Istruzione, Soru a Siniscola: «Scuola dev’essere la più importante
infrastruttura della Sardegna»
«L’istruzione è la massima forma di giustizia sociale e la più
importante infrastruttura su cui la Sardegna deve investire per
assicurarsi un futuro, anche grazie a un piano straordinario per la
scuola». Con queste parole, Renato Soru ha chiuso ieri sera a Siniscola
l’incontro dedicato a “Dispersione scolastica e politiche attive del
lavoro”. Nella sala della Fondazione Farris Tedde, con l’organizzazione
del Partito della Rifondazione comunista, il candidato presidente della
Coalizione sarda ha partecipato a un dibattito che ha visto intervenire
insegnanti, sindacalisti, esponenti politici locali e il segretario
regionale del PRC Enrico Lai.

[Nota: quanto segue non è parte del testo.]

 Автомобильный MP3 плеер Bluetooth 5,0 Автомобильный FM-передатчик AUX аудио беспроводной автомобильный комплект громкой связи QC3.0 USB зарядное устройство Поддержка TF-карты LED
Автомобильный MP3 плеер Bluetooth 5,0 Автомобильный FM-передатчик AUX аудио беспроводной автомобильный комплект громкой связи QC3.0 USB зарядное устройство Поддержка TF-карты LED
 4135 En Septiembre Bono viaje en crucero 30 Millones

Tutti hanno ribadito le condizioni
disastrose del sistema dell’istruzione e formazione nell’isola e
richiamato l’attenzione sulle azioni che la Regione può intraprendere
per combattere la dispersione scolastica e mettere in moto iniziative di
inclusione sociale e rafforzamento delle competenze utili per l’ingresso
nel mondo del lavoro.
«Negli anni ‘60 e ‘70 – ha detto Soru – pensavamo che la petrolchimica e
la grande industria avrebbero permesso alla Sardegna di uscire dal
sottosviluppo. Oggi invece, anche con l’opportunità data dai 10 miliardi
di euro di risorse europee da spendere entro il 2027, la nostra
intelligenza deve diventare la nostra grande industria intangibile.

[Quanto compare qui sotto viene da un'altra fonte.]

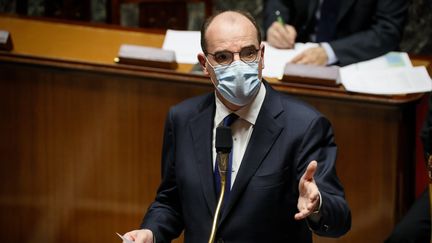 Jean Castex le 15 décembre à l'Assemblée nationale.&nbsp; (THOMAS PADILLA / MAXPPP)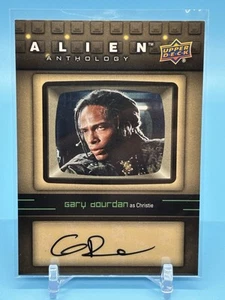 2016 Upper Deck Alien Anthology Gary Dourdan Auto #SA-GD as Christie - Picture 1 of 2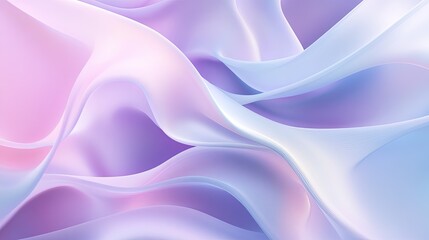 Fototapeta premium Soft Pastel Waves in Gentle Motion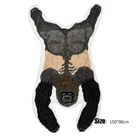 Ковер в скандинавском стиле с принтом животных, панда, леопард, тигр, жираф, форма льва, искусственный плюшевый нескользящий ковер коврик в виде шкуры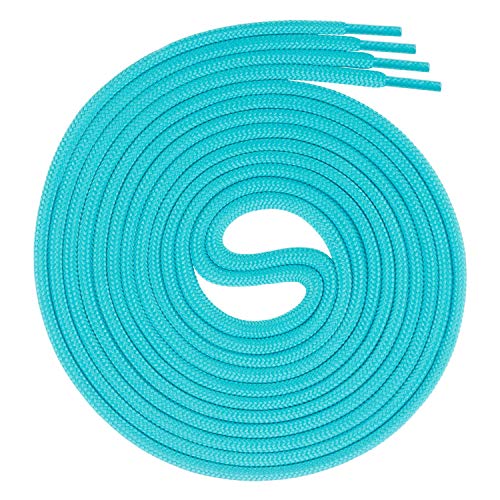 Swissly 1 Paar runde Schnürsenkel, Rundsenkel für Business- und Lederschuhe, reißfester Allroundsenkel, ø 3mm Farbe türkis Länge 60cm Swissly 1 Paar runde Schnürsenkel, Rundsenkel für Business- und Lederschuhe, reißfester Allroundsenkel, ø 3mm Farbe türkis Länge 60cm von Swissly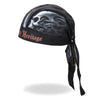 Hot Leathers Skull Face Headwrap from DOO RAGS collection, featuring bold skull design and comfortable fabric.
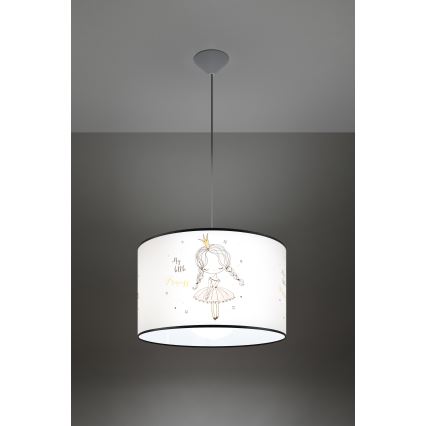 Kinder-Hängeleuchte PRINCESS 1xE27/15W/230V d 40 cm Prinzessin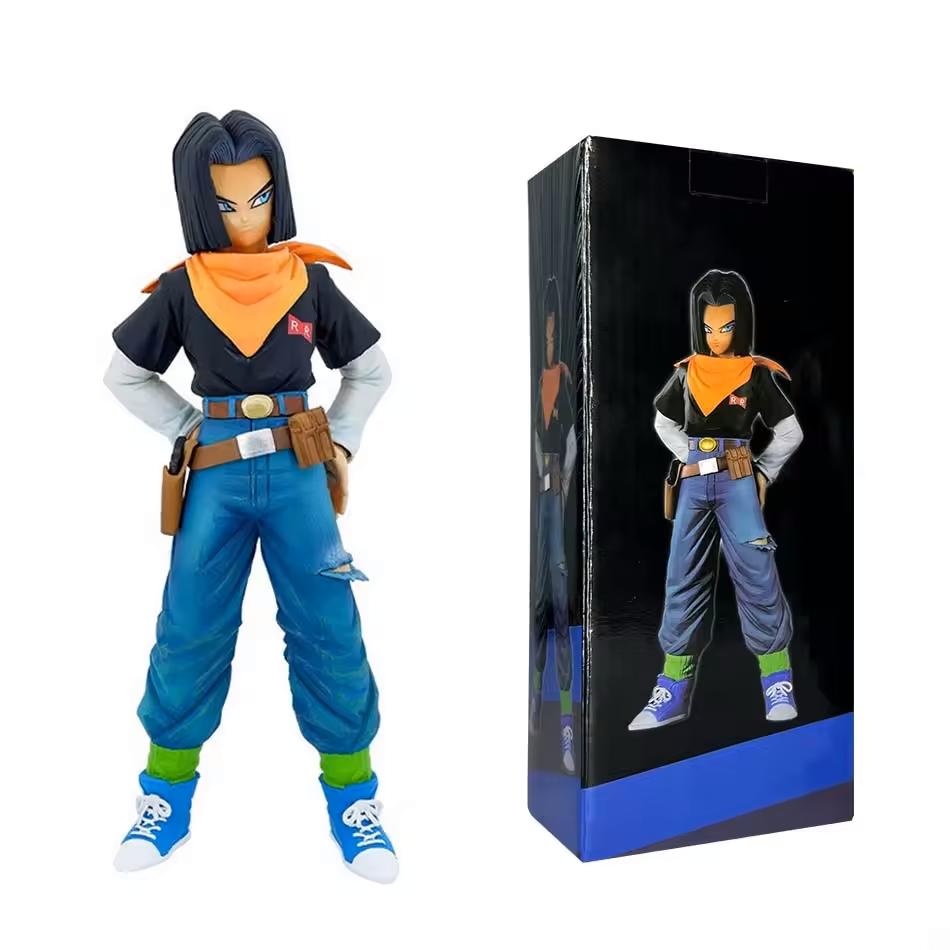 22CM Anime Dragon Ball Z Android 17 18 Figure Android 18 PVC Action Figures Collection Model Toys for Children Christmas Gifts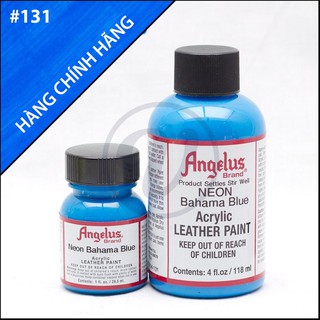 [CHÍNH HÃNG - KHÔNG CHIẾT] Bahama Blue 131 - Màu ANGELUS Leather Paint Neon vẽ da, vải, custom giày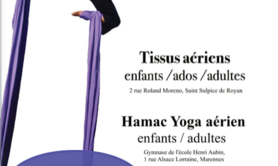 La Mona danse aérienne - Cours tissus aériens, cerceau et hamac yoga 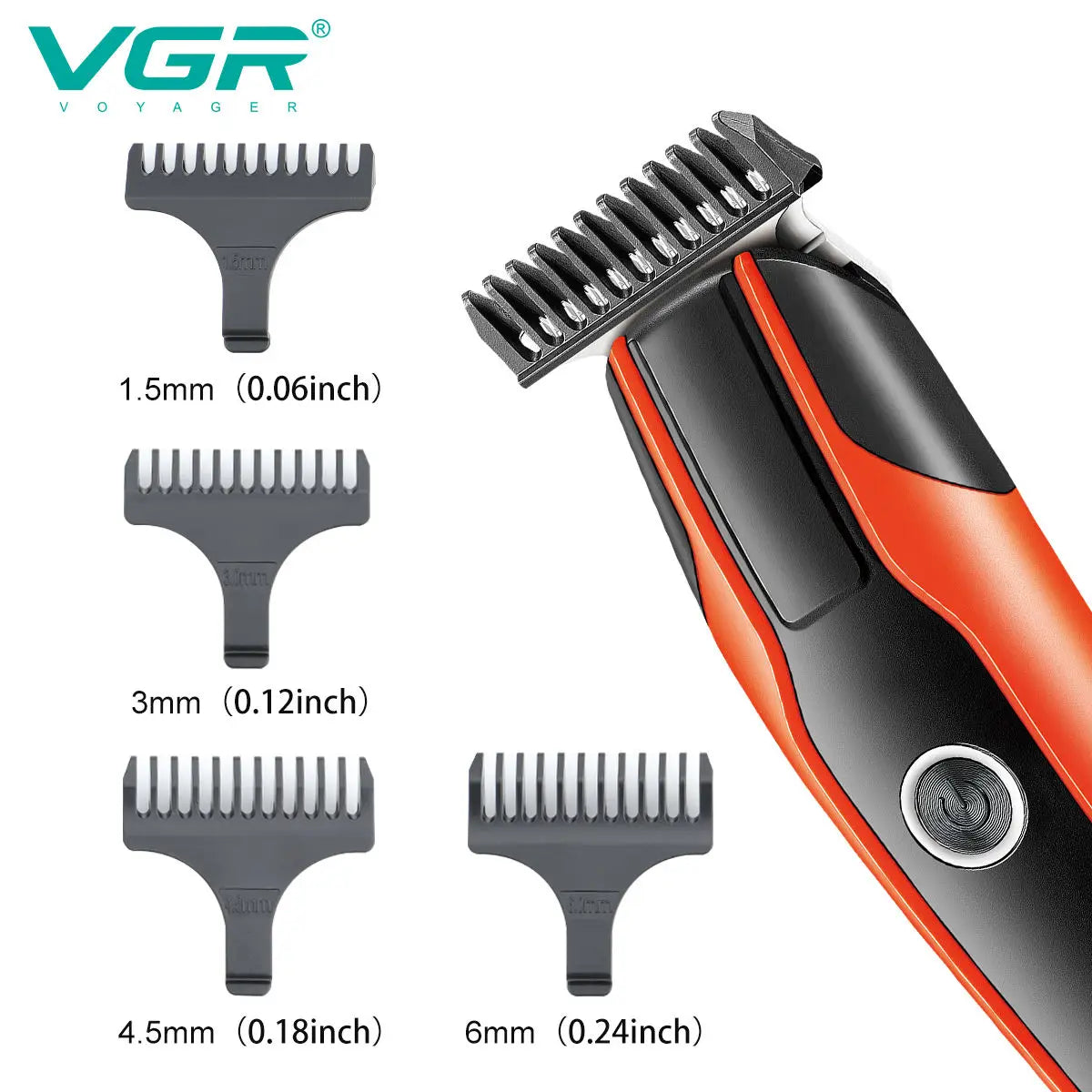 VGR V-999 USB Rechargeable Electric Hair Clipper & Trimmer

Nasce nelle nostre case e nelle nostre famiglie come in tutto il resto
d’Italia e del mondo, ma dobbiamo avere la pazienza di accudirla e
alimentarla fin dai primi anni di vita dei nostri ragazzi per metterla a
frutto e costruire un futuro migliore».
«La scuola è la prima infrastruttura che dobbiamo fare, più importante
di qualsiasi opera pubblica», ha spiegato il candidato presidente, che
poi ha passato in rassegna le proposte in merito della Coalizione sarda:
«Ci vogliono – ha detto – una nuova legge regionale sulla scuola e un
piano straordinario per l’istruzione, che prenda per mano i bambini
della prima elementare, impedisca che non si perdano, fornisca le
competenze necessarie nel mondo di oggi e li accompagni fino alla
laurea».
L’istruzione, secondo Renato Soru, «è la massima forma di giustizia
sociale, un patrimonio da garantire a tutti soprattutto a chi parte da
condizioni più difficili: dobbiamo aiutare le famiglie, i genitori e
fare in modo che anche i ragazzini usciti dalla scuola possano fiorire,
anche andandoli a recuperare uno per uno. Perché contrastare la
dispersione scolastica è la prima e fondamentale politica attiva per il
lavoro: se non interveniamo sulla dispersione, stiamo creando nuovi
problemi per il futuro».
«Dal 2000, con la riforma del titolo V– ha continuato Renato Soru -, la
Sardegna ha la competenza concorrente con lo Stato in tema di scuola ma
l’ha utilizzata poco o nulla. Abbiamo visto come lo Stato si sta
ritirando da tutto e pensa con cinismo solo a tagli, come per il nuovo
piano di dimensionamento scolastico di cui si discute in questi mesi.
Ecco – ha aggiunto –, va discussa una norma di attuazione che chiarisca
questa competenza concorrente regionale nella scuola: in modo che anche
su cose come il dimensionamento scolastico possiamo dire la nostra e nel
caso intervenire, anche con risorse. Perché non ha senso che un
dirigente gestisca 12 plessi scolastici: così la scuola è solo un
meccanismo che non è attento ai bisogni dei bambini».
Poi, «vogliamo una scuola che sia sempre aperta: a tempo pieno e aperta
fino a tardi per sottrarre i ragazzi dai bar in tutti dai bar ed essere,
soprattutto nei paesi, un luogo aperto, un presidio culturale e sociale
per i giovani e anche per i meno giovani, dove si possano fare
laboratori e seguire attività. E sono d’accordo con quanto è stato detto
stasera: le scuole devono essere belle, perché la bellezza educa e così
i ragazzi potranno imparare a vivere diversamente la scuola e ci
torneranno volentieri».
Infine, ha concluso il candidato presidente, «è fondamentale che la
lingua, la cultura e l’arte sarda vengano insegnate nelle scuole: i
ragazzi devono conoscere i luoghi dove crescono e devono avere quel
pezzo di cultura che a noi, nei nostri percorsi scolastici, è mancata».